(Collected data entries)
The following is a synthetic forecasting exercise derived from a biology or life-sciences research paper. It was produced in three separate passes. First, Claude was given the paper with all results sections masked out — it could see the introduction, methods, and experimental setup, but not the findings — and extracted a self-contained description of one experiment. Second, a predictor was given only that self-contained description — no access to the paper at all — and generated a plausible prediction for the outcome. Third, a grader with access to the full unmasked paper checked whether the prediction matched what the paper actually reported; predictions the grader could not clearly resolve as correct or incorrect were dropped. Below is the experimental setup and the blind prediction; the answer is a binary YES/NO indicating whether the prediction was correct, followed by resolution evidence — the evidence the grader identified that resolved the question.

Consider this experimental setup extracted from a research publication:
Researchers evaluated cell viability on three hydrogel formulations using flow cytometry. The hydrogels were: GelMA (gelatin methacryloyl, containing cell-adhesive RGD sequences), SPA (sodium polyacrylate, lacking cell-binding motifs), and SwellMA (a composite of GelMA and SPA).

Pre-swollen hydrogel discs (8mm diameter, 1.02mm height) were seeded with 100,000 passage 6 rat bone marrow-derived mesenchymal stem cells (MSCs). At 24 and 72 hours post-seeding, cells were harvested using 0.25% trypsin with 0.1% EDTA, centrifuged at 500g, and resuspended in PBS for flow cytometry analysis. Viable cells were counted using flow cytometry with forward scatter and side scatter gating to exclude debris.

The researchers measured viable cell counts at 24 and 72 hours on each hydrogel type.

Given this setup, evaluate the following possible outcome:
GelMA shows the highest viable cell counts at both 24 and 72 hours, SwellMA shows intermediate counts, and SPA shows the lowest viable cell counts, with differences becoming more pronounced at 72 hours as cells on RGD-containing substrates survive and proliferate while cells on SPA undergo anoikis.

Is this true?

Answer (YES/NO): NO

**YOUR INSTRUCTIONS:** Go through the data and show every line where "cells" occurs.

**RESPONSE BOX:**
Pre-swollen hydrogel discs (8mm diameter, 1.02mm height) were seeded with 100,000 passage 6 rat bone marrow-derived mesenchymal stem cells (MSCs). At 24 and 72 hours post-seeding, cells were harvested using 0.25% trypsin with 0.1% EDTA, centrifuged at 500g, and resuspended in PBS for flow cytometry analysis. Viable cells were counted using flow cytometry with forward scatter and side scatter gating to exclude debris.
GelMA shows the highest viable cell counts at both 24 and 72 hours, SwellMA shows intermediate counts, and SPA shows the lowest viable cell counts, with differences becoming more pronounced at 72 hours as cells on RGD-containing substrates survive and proliferate while cells on SPA undergo anoikis.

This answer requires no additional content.